Après la marche de 83 n’eut pas de traduction politique, en juillet 1984 eurent lieu les Assises de Lyon : des débats houleux avec d’un côté, les «communautaires», partisans du «lobby beur», de l’autre, ceux qui considèrent que «La France, c’est comme une mobylette, pour avancer il lui faut du mélange»… Ces derniers seront à l’origine de l’initiative Convergence 84. Le 6 décembre 1984, plus de 30 000 ; jeunes pour la plupart accueillent les rouleurs. Mais c’est aussi ce jour-là que la principale initiatrice de Convergence et héroïne du doc prononce un discours où il est question de « faire du beur à l’envers un Arabe à l’endroit » où les « fachos, gauchos, cathos » sont mis dans le même sac où il n’est plus question de s’adresser aux « convaincus » que sont les antiracistes. Ce discours ne méritait sans doute pas d’entrer dans l’histoire mais il offrit un vide et c’est sur ce vide que va se créer SOS racisme. Le projet des fondateurs de SOS Racisme se veut large et consensuel. Face à la montée du Front national, il s’agit pour eux d’avantage d’affirmer des valeurs que des revendications, concerts géants, parrainages nombreux, SOS réunira en juin 85 quelque 300 000 personnes à la Concorde.
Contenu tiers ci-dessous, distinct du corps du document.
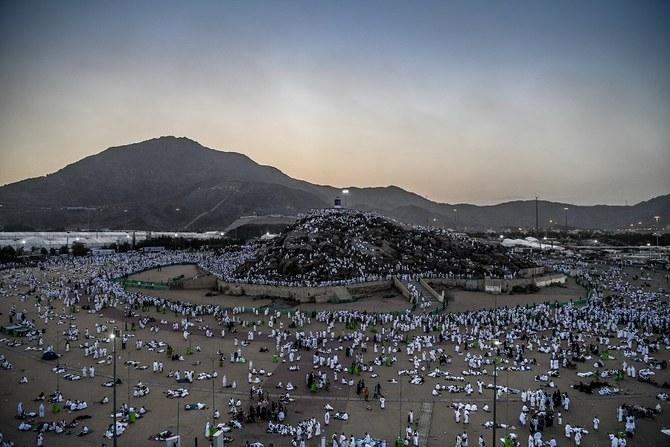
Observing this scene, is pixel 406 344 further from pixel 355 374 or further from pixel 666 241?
pixel 666 241

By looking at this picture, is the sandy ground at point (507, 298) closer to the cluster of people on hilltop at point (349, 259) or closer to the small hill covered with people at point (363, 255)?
the cluster of people on hilltop at point (349, 259)

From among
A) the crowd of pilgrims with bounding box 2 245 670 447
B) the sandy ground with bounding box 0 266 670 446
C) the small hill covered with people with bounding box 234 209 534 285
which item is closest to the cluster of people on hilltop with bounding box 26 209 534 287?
the small hill covered with people with bounding box 234 209 534 285

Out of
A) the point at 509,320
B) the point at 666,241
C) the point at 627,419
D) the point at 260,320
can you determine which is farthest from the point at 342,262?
the point at 666,241

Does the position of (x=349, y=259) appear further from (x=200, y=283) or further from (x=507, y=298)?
(x=507, y=298)

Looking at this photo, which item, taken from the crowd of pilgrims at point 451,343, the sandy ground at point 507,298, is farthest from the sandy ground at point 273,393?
the sandy ground at point 507,298

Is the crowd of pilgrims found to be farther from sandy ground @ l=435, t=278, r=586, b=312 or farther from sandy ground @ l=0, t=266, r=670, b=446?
sandy ground @ l=435, t=278, r=586, b=312
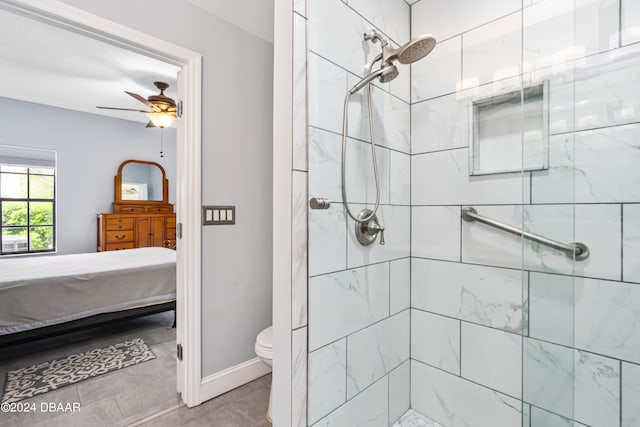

On peut partager bien des choses qui sont dites dans ce doc. Car si la France de 2013 ne ressemble plus à celle de 83, 30 ans après le constat reste mitigé. Les jeunes issus de l’immigration se sont largement intégrés, des musiciens, chanteurs, comédiens, sportifs et autres font désormais partie du paysage hexagonal et sont régulièrement cités comme personnalité préférées des français. La politique, toujours en retard, a fini elle aussi par leur faire une place. Moins médiatisés et plus nombreux sont ceux qui, issus de parents ouvriers ont intégré les grandes écoles, sont devenus chercheurs, avocats, enseignants. Pourtant les problèmes demeurent ; dans les cités la drogue et son cortège de violence et de mort n’en finit pas de miner l’espoir et le vivre ensemble, les années sida ont décimé les rangs de nombreux acteurs de la vie associative. La mixité ethnique plus visible aujourd’hui qu’hier sur la scène publique a pourtant presque disparu de certains quartiers relégués où l’absence de perspective et le taux de chômage atteignent des niveaux inégalés. Le repli sur soi et la perte de certaines valeurs ont formé un terreau favorable aux discours de haine que les islamistes utilisent à leur fin. Tout cela aurait pu être abordé voire éclairé par des sociologues et des historiens loin du « complot sioniste » qui sert d’explication au monde et que reprend à son compte Farida Belghoul aux côtés d’Alain Soral qu’elle a récemment rejoint. Légitimer A. Soral et son site « Egalité et réconciliation » aux yeux de l’immigration et de ses héritiers constitue à la fois une faute morale et politique. F. Belghoul est inexcusable. C’est Houria Boutelja patronne des indigènes de la république qui l’écrit… A l’heure du repli sur soi, de la haine de l’Autre qui s’exprime çà et là, à l’heure où des insultes racistes qu’on croyait d’un autre âge s’expriment ouvertement, à l’heure aussi où des enfants dans ce pays ont été assassinés, peut-on encore laisser diffuser cette petite musique sur la chaine parlementaire à une heure de grande écoute ? Peut-on promouvoir sans aucune responsabilité les marchands de haine ? 30 ans après la marche, est-ce de cela que notre pays a besoin ?

Brigitte Stora

(1) Médiapart De la trahison des «Beurs»: retour sur une marche récupérée 18 NOVEMBRE 2013 | PAR ANTOINE PERRAUD Voilà 30 ans, ils défilaient pour l’égalité et contre le racisme. Ils ne trouvèrent que paternalisme et faux-fuyants de la part d’une gauche moralisante, prompte à transformer la politique en spectacle. Un documentaire nous ouvre les yeux sur ce jeu de dupes, dont les Français issus de l’immigration ne cessent de faire les frais…

« il fallait lire, naturellement « Lettre aux Cons Vaincus » – le texte dénonçait les « faux anti-racistes ». Alors qu’en tout état de cause, il s’agissait d’alliés dans la lutte anti-raciste », Albano Cordeiro, membre de la Coordination nationale de Convergence 84 pour l’Égalité.